What I didn't know was how long a shutter speed or how high an ISO to use. To be honest, experimenting out in the field is a bit risky. I should have tried this at home. I spent three hours in the freezing cold trying to get it right. By the time I had gotten back to the van, the water for the dog had frozen in the bowl. I had chosen to use ISO 3200 for 33 minutes using my 15mm Pentax Limited lens at F4. When I reviewed the shot in the LCD it looked completely blown. The histogram was pegged to the right. I should have used 1600, I thought. It was too late, I sure wasn't going back. I had already taken the camera down and packed it in my bag while it was taking it's 30 minute dark frame. I wasn't about to gear back up and head back out.
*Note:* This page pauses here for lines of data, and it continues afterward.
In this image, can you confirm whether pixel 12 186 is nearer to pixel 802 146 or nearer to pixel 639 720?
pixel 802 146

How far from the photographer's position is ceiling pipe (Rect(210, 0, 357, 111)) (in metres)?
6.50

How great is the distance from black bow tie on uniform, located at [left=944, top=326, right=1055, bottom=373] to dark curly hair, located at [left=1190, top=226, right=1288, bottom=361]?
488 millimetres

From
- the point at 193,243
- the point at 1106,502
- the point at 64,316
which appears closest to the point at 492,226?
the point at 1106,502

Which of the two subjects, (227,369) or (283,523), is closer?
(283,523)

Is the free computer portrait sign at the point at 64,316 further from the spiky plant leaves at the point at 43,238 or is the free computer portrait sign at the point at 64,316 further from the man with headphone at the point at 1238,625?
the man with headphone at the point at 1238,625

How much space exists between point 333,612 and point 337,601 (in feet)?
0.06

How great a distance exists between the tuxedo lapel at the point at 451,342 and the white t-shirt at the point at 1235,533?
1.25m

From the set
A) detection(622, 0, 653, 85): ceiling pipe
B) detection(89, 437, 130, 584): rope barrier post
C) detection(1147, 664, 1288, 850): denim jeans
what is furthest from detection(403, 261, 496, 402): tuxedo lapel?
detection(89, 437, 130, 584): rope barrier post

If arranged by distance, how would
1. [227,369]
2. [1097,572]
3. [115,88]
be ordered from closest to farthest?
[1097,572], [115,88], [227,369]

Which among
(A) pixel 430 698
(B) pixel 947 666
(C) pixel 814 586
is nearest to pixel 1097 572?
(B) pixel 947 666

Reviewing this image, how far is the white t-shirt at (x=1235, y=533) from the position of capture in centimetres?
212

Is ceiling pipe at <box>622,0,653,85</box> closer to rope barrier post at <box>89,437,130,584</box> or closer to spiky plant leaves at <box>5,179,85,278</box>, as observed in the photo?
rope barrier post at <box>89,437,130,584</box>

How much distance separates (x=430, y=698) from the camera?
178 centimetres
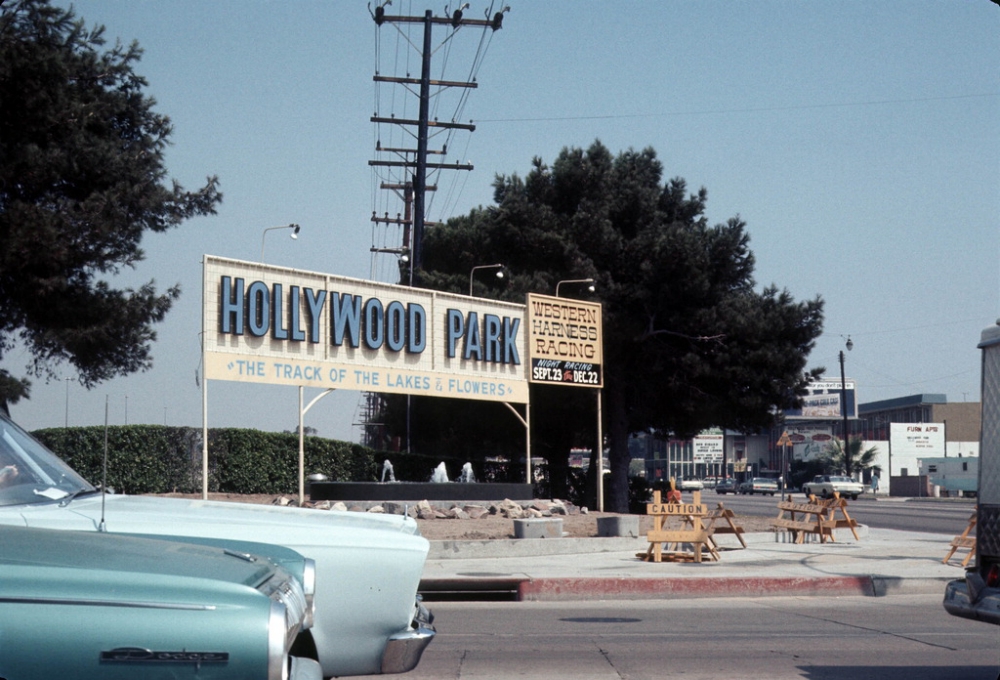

Deep down I was hoping to perform some sort of miracle rescue with Photoshop. Boy was I surprised when I got home...it worked! I reduced the exposure in Lightroom by about 3/4 then took it into Photoshop, masked the star trails and added a blended layer in screen mode for the rocks. The amazing thing was there was no moonlight, or light painting. All the light you see on the rocks were from the stars. Then there was the colors in the sky from the reflection off the atmosphere, another pleasant surprise. The problem with using DFS is you have to wait for the camera to take another exposure of equal length before you can view it on the LCD. I felt like I was using film again. I'd have to wait until I developed the image before I knew if it would turn out or not. Boy, using a compass, and waiting to develop an image. Hello fifteen years ago! Who needs technology anyway.